▸ SELECTED EXTRACT
2018-01-29 Thread Simon Hausmann

Right, so one patch release per non-LTS minor release to fix bloopers :)


Simon


From: Konstantin Tokarev 
Sent: Monday, January 29, 2018 1:27:49 PM
To: Simon Hausmann; Jani Heikkinen; development@qt-project.org
Subject: Re: [Development] Qt branches & proposal how to continue with those



29.01.2018, 11:16, "Simon Hausmann" :
> Hi,
>
> I feel that we are generally guiding our users towards the LTS releases. The 
> minor releases appear to address in particular users who need a particular 
> feature before it hits the next LTS release.
>
> In the light of that, I think it would be better to keep the LTS branches 
> open longer and stop doing patch releases for minor releases that are not LTS.

When 5.x.0 is released, there is always a bunch of non-P0 bug fixes in 5.x 
branch which missed the release because of timing issues.

I propose following workflow:

1) after 5.x.0 is branched, 5.x is kept open and bug fixes go there
2) after 5.x.0 is finally released, 5.x.1 branching starts immediately with 
usual one-week buffer time
3) after that, 5.x is closed down

>
> Simon
> 
> From: Development  
> on behalf of Jani Heikkinen 
> Sent: Monday, January 29, 2018 7:59:06 AM
> To: development@qt-project.org
> Subject: [Development] Qt branches & proposal how to continue with those
>
> Hi,
>
> We have currently really many branches open:
> - 5.6
> - 5.9
> - 5.10
> - 5.10.1
> - 5.11
> - dev
>
> In my opinion this is too much to handle effectively, especially because 
> there is many branches in stable mode (see 
> http://code.qt.io/cgit/meta/quips.git/tree/quip-0005.rst). Currently '5.6' is 
> in 'strict' mode and  '5.9', 5.10' & '5.11' are in stable... I think we need 
> to change that to be able to work efficiently & get releases out.

▸ DATA
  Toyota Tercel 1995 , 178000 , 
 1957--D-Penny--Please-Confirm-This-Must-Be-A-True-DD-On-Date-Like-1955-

▸ EXERCISES
a) Using the Qt branches email thread, answer these:
(i) Which branch is currently in 'strict' mode?
(ii) In the proposed workflow, how long is the buffer time when 5.x.1 branching starts?
(iii) What kind of releases does Simon suggest no longer getting patch releases?
b) Write the next part of the Qt branches email thread, picking up right after its last line.

▸ ANSWERS FOR EACH ITEM
a)
(i) 5.6
(ii) The usual one week.
(iii) Minor releases that are not LTS.

b)
>
> So I am proposing following changes starting from 1st Feb 2018:
>
> - '5.6' will move in 'very strict' mode
> - '5.9' will move in 'strict' mode. So no direct submissions anymore, just 
> cherry picks from stable
> - '5.10' will be closed and Qt 5.10.1 will be the final release from Qt 5.10 
> series (5.6 and 5.9 are LTS branches so we shouldn't keep Qt 5.10 active too 
> long)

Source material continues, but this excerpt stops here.